Objective » From the data below, pull out each line that contains the word "house" and copy it in full.

#### Material for this task

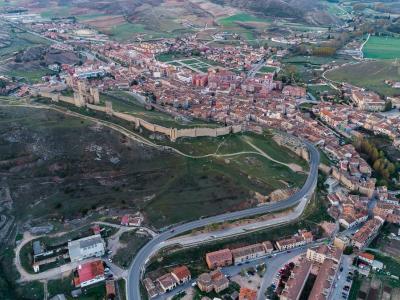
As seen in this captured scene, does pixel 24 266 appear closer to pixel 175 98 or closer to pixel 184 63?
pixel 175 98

########
#### Material for this task

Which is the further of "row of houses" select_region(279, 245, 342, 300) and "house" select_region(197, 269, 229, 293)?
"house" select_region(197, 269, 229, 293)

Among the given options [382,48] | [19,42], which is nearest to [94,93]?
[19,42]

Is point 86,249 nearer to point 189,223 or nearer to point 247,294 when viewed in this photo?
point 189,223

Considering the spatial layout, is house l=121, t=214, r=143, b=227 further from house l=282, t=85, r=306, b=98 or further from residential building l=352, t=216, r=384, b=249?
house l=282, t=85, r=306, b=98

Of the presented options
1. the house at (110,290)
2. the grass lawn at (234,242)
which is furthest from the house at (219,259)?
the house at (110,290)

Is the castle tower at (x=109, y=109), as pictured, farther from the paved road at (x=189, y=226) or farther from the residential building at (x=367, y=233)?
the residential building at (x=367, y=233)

########

Written solution »
Which is the further of "row of houses" select_region(279, 245, 342, 300) and "house" select_region(197, 269, 229, 293)?
"house" select_region(197, 269, 229, 293)
Considering the spatial layout, is house l=121, t=214, r=143, b=227 further from house l=282, t=85, r=306, b=98 or further from residential building l=352, t=216, r=384, b=249?
house l=282, t=85, r=306, b=98
1. the house at (110,290)
which is furthest from the house at (219,259)?
the house at (110,290)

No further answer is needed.